According to a piece by Timothy W. Martin, Andy Pasztor and Peter Sanders in the Wall Street Journal this morning, its decision to cancel hundreds of flights and delay thousands of others "could set a new model for such events in the industry."
The story follows the crisis through the eyes of Southwest maintenance and engineering chief Brian Hirshman and finds a "break-down of the system that Boeing, government regulators and airlines use to keep aging planes safe, leaving the aircraft maker stymied and regulators unsure of what to do."
Hirshman was pivotal in the quick recommendation that Southwest ground its 737 fleet, canceling more than 620 flights and delaying 2,700 others -- an assessment that CEO Gary Kelly quickly agreed with. Besides seemingly being the right thing to do, it "allowed the carrier to allay passenger concerns and made it better able to adhere to its aggressive inspection timeline with more control over its own destiny," according to government and industry safety experts interviewed by the Journal reporters.
But some outsiders also point out that Southwest may not have had much of a choice. "This time, they simply had to do what they ended up doing," says Daniel Rose, a lawyer who represented passengers who settled with Southwest as a result of a fuselage break two years ago.
The incident probably won't derail Southwest's long-term plans to appeal more to business travelers who may care about what kind of airplane they fly, Tim Winship, publisher of frequentflyer.com, tells msnbc.com senior writer Allison Linn. "But in the short term, the delays associated with inspecting the airline's planes could cause business travelers to shy away from booking flights," she writes.
Indeed, not everyone is assuaged by the airline's rapid response, as can be expected in a situation fraught with the primal fear of falling. (Where was is that I read recently that one of the most deep-rooted fears of our not-so-evolved-after-all species is that of falling out of a tree?)
Steve Scauzillo, the opinion pages editor of the Pasadena Star-News, writes that he is dubious about trusting Southwest Airlines with his precious cargo -- two college-age sons -- anymore and is "thinking of crossing it off my corporate villagers list."

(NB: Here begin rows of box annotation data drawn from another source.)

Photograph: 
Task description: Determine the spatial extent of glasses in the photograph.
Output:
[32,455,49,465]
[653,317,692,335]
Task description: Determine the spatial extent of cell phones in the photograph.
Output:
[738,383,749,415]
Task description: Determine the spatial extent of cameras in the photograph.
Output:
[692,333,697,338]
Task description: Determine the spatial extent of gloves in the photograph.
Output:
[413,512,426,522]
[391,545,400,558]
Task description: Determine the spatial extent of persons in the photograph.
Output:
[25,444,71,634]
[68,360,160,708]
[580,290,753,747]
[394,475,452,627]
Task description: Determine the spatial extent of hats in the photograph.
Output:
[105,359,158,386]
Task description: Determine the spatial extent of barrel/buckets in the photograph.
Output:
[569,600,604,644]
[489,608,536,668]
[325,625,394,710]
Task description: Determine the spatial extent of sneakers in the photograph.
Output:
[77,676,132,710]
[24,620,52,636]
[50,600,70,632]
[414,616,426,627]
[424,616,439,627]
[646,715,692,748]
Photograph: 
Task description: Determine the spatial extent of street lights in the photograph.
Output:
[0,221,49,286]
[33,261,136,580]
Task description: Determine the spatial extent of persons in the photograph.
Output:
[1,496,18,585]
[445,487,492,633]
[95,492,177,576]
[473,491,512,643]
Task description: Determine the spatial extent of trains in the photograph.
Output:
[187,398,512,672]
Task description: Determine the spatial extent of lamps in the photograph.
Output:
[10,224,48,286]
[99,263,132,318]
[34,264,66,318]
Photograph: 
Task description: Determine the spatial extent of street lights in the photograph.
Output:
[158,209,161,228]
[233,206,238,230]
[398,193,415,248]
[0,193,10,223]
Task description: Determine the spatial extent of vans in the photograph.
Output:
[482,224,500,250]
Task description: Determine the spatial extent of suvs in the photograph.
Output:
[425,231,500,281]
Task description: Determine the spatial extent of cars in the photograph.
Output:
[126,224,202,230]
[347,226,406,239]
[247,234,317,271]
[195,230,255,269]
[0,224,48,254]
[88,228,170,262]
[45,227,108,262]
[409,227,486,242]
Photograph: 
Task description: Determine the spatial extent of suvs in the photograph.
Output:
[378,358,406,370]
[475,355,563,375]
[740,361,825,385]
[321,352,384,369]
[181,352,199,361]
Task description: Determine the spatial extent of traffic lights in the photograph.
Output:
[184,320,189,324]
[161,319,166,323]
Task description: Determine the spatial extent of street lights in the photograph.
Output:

When Scauzillo heard about the five-foot hole the size of a briefcase in the Southwest airliner's roof, his first reaction was to ask himself if it was taking its slogan -- "You are now free to move about the country" -- too literally. "Yeah, sucked through a hole in the ceiling," he writes. (Frankly, as one guy all-too-frequently on deadline himself, sounds to me like his first reaction was "I've got a hook for a column.")
Scauzillo concludes with the observation that the latest Southwest commercial shows a guy being chased through an airport by a ball of red tape in an effort to distinguish its Rapid Rewards program. "Hey, I know how Southwest can repair its image," he writes. "If it makes that a ball of duct tape instead of red tape, and supply some to the crew, it may come in handy. Or better, give them to the passengers."
You never know what's going to happen in the air, which is the main reason why you'll never see an airline create an advertising or marketing plan around its safety record, Linda Loyd reports in the Philadelphia Inquirer. "Airlines do not jinx themselves -- or remind the public -- by hinting that being aloft poses some risk. Instead, they brag about on-time performance, baggage handling, new onboard offerings, and customer service," she writes. That's despite the fact that the industry, as a whole, has a "great safety record," as one insider points out.
"If you have to convince somebody that you are safe, it's already bottom of the ninth and two strikes and two outs," says Robert Mann, aviation consultant with R.W. Mann & Co. "It isn't a good thing to talk about safety because it raises the issue to a level that we would prefer it not to be, either as customers and certainly as airlines."